The corporate watchdog has banned SMSF financial adviser Sam Henderson from providing financial services for three years, nearly a year after he was grilled by the financial services royal commission.
Henderson was an authorised representative, responsible manager, director and chief executive of Henderson Maxwell from June 2008 until June 2018, after which he announced his retirement from the financial advice sector.
ASIC stated the ban followed surveillance that found the Sydney financial adviser had failed to act in the best interests of his clients, to provide appropriate advice and to prioritise his clients’ interests when providing personal financial advice. The regulator said these actions led to clients either losing money or being at risk of losing money.
The regulator also found he did not properly document or investigate his clients’ existing products, failed to provide advice relevant to their goals and recommended the use of in-house products without providing product comparisons or justification as to why they were better than his clients’ existing products.
It also found, that as a director and responsible manager, Henderson was involved in Henderson Maxwell breaching its obligations as an Australian financial services licensee to disclose information about relationships or associations that could influence the financial advice provided.
According to ASIC, the breach occurred in 2013 when Henderson’s SMSF invested in Managed Account Holdings Limited (MAHL) and, subsequently, a subsidiary of MAHL provided managed discretionary account services to Henderson Maxwell, which did not disclose this interest in two financial services guides given to clients.

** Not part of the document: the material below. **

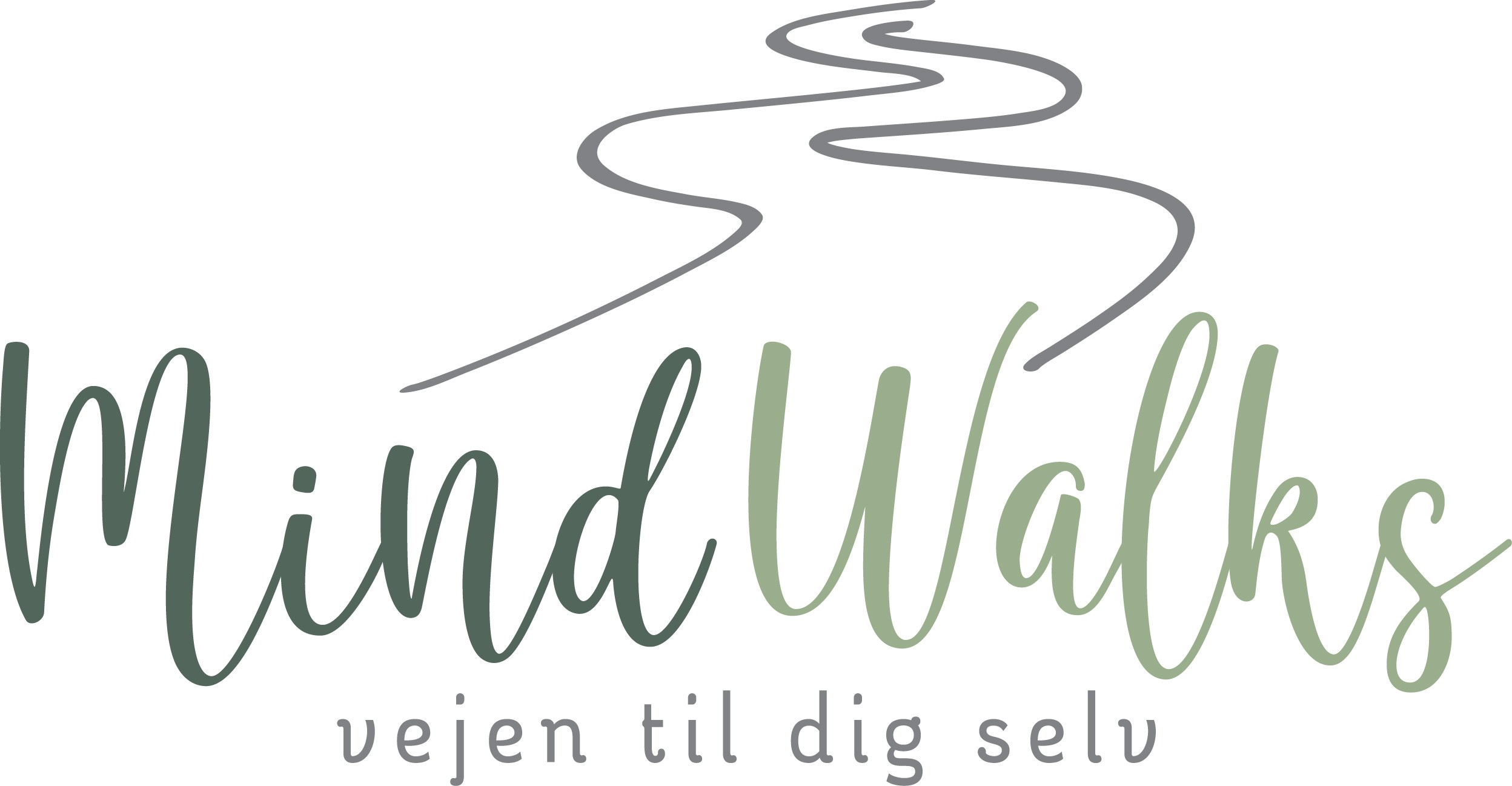 Logo for nature walks with personal development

It said its investigation into Henderson’s conduct is continuing, however, he has a right to appeal to the Administrative Appeals Tribunal for a review of the banning decision.
Henderson is currently listed as ‘Ceased’ on the Financial Advisers Register, which will now also record his status as a banned adviser. He was also banned by the Financial Planning Association in October 2018 after it found he breached its Code of Professional Practice.